Vanessa Rogers Photography (©vanessarogersphotography 2017)
June18_Appetite12
Some meals are so flawless that it’s possible to move from cocktails to appetizers to entrées to dessert without a single misstep. Dorona, an Italian steakhouse from chef Fabrizio Aielli of Sea Salt and Barbatella fame, delivers exactly that experience.
Before I walked through the front doors to an interior hung with glass chandeliers and accented in gold, I’d had the thought, “Just what makes an Italian steakhouse?” Here was one answer: an opulent and European-looking inside, as if Sophia Loren might be sitting at the table next to us.
The word “dorona” comes from a rare Venetian white wine grape, and the restaurant’s wine list is fittingly extensive—and its cocktails are current and inventive. I ordered the light and sip-able Anguria ($11), made with local watermelon, vodka, St. Germain and lime juice and served in a coup glass with a sliver of crisp cucumber.
For our first course, my dining companion and I shared plates of charred octopus ($16) and beef tartare ($16). The octopus was very good, the light char offset by a caramelized onion jam, and the tartare was, well, exquisite. Made with beef from the Jackman ranch outside Clewiston with a smoked egg yolk perched on top to be swirled in, the dish felt slightly exotic and adventurous.

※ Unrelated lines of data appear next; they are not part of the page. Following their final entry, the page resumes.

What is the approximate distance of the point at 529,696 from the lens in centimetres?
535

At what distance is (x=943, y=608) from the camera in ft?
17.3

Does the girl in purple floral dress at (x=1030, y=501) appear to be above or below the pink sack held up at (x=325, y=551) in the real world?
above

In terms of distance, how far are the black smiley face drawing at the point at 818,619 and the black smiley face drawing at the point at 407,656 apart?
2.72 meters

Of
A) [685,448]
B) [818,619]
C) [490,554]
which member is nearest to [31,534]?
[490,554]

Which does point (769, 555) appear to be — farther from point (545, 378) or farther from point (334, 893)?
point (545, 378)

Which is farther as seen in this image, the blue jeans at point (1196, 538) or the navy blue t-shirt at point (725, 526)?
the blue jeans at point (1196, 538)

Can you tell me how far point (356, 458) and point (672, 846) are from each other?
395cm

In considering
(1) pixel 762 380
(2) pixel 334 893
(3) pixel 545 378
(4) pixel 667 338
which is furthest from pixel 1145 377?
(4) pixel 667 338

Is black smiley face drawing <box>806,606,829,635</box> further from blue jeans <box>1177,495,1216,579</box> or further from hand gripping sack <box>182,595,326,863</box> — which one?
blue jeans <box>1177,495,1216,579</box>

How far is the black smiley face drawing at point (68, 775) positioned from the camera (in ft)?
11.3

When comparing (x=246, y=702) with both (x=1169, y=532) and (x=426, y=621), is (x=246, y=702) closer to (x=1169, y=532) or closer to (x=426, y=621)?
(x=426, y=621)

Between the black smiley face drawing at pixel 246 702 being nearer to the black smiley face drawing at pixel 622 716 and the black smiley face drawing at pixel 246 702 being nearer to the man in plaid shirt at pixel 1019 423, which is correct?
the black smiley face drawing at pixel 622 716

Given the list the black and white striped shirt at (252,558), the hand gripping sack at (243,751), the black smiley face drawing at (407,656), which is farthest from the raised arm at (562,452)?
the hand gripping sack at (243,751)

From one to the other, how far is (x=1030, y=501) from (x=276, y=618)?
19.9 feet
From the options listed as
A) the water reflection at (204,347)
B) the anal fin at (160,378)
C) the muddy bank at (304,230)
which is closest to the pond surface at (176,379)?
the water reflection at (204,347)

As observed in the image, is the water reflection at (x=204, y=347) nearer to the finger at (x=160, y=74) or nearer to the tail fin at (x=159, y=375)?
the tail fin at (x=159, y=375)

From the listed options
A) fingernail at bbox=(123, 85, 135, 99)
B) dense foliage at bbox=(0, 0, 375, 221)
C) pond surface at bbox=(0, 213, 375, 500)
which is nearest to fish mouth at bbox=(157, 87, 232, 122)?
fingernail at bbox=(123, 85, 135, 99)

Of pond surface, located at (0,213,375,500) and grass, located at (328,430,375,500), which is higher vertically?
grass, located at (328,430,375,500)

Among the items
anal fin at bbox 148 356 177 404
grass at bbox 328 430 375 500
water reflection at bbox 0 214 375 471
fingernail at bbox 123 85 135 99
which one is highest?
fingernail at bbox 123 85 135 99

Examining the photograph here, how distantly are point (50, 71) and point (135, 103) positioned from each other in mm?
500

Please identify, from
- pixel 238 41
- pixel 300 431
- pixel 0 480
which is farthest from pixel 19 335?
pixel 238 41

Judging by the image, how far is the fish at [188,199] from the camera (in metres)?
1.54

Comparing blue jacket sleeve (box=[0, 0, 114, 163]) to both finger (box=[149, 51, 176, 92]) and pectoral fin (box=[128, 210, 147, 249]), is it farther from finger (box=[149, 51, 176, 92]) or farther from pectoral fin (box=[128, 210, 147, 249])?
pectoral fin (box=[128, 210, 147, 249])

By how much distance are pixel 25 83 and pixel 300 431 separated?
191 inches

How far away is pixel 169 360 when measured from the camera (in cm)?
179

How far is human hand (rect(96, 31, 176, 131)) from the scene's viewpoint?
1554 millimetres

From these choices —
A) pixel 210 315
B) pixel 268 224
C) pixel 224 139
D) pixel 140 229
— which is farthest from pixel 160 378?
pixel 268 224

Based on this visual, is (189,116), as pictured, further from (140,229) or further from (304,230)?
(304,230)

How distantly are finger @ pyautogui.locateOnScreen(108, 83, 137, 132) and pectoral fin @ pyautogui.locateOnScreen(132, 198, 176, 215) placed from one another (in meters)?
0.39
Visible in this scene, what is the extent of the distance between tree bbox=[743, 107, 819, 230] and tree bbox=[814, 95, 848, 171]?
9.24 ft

The steak options at Dorona are high-caliber, from natural rib eyes to dry-aged strips to outlandishly big tomahawk chops. My companion selected a 5-ounce wagyu New York strip ($35), which, like the tartare, came from Jackman. She requested it rare, and—unlike in many restaurants—it arrived rare.
“Look at this,” she said as she cut her first bite. “Perfect.”

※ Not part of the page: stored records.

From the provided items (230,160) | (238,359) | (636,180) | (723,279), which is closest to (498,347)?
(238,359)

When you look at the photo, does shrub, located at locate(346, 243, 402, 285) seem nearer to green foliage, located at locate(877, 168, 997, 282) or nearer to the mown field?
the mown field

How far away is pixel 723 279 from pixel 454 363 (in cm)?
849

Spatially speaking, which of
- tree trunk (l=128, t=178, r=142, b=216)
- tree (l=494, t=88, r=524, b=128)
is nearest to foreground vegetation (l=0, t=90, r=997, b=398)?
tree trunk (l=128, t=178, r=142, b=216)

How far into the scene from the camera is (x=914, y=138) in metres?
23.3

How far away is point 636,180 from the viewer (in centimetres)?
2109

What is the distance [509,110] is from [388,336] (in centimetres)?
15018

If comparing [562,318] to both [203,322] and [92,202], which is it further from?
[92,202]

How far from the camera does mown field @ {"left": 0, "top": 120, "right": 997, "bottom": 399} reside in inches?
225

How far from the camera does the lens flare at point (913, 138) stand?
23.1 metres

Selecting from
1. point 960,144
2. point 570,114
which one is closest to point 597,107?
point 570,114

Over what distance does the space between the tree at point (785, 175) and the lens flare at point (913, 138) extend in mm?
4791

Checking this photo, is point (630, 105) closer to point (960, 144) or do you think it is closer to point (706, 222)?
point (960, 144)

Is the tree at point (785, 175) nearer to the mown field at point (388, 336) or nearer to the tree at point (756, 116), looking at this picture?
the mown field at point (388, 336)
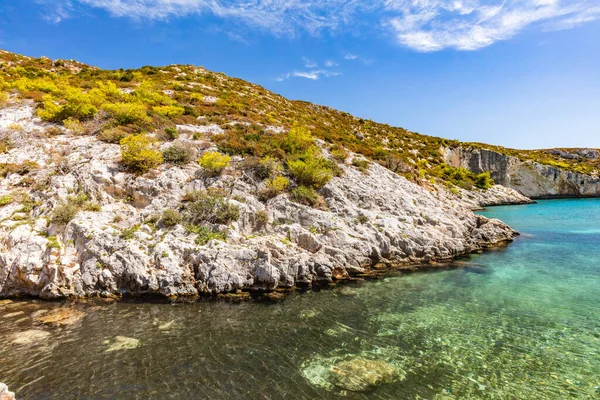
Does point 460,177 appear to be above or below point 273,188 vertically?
above

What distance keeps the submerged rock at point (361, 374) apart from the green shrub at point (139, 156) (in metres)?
16.2

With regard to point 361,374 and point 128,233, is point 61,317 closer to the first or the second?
point 128,233

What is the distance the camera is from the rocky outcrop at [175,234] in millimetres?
12328

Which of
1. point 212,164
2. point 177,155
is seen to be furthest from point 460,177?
point 177,155

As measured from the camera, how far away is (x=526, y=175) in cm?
6638

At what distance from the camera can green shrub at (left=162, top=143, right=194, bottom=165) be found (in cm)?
1930

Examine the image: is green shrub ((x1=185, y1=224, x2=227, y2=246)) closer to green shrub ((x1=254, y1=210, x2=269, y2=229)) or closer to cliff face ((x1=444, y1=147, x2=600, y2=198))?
green shrub ((x1=254, y1=210, x2=269, y2=229))

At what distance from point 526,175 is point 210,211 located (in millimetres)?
77500

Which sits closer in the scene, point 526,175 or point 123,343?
point 123,343

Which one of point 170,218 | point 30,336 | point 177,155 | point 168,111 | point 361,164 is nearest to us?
point 30,336

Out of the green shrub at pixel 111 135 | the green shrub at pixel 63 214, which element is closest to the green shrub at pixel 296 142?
the green shrub at pixel 111 135

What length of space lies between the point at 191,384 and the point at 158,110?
25012 mm

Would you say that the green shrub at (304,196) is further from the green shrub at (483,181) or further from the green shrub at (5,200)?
the green shrub at (483,181)

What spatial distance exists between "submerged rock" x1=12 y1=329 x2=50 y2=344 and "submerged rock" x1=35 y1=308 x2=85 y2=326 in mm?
555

And for me? I selected the ravioli stuffed with veal osso buco ($22). Pasta in a steakhouse might not seem like an obvious choice, but pasta in an Italian steakhouse was exactly the right move. Served with a black truffle cream sauce, the homemade ravioli were individual pockets of epicurean bliss. I wished I had a second stomach for it all.
No second stomach forthcoming, my companion and I plunged ahead and ordered two (two!) desserts: homemade mango sorbet ($6) because it was the evening’s special, and the chocolate layer cake ($12) because our waitress told us that, at one time, it was in such high demand that the restaurant couldn’t put it on the menu because it was always selling out and disappointing customers. One bite in, and I understood why they’d had to hide it in the kitchen. It was so devour-worthy that if I weren’t already stuffed I might have gone looking for more. The mango sorbet, served with almond biscotti, was fresh and effervescent on the palate.
With Sea Salt and Barbatella as forerunners in this restaurant family, Dorona makes an outstanding addition to the collection of Aielli-owned eateries. For diners seeking top-notch steaks plus appetizers, sides and more with an Italian flair, this novel take on a steakhouse is not to be missed.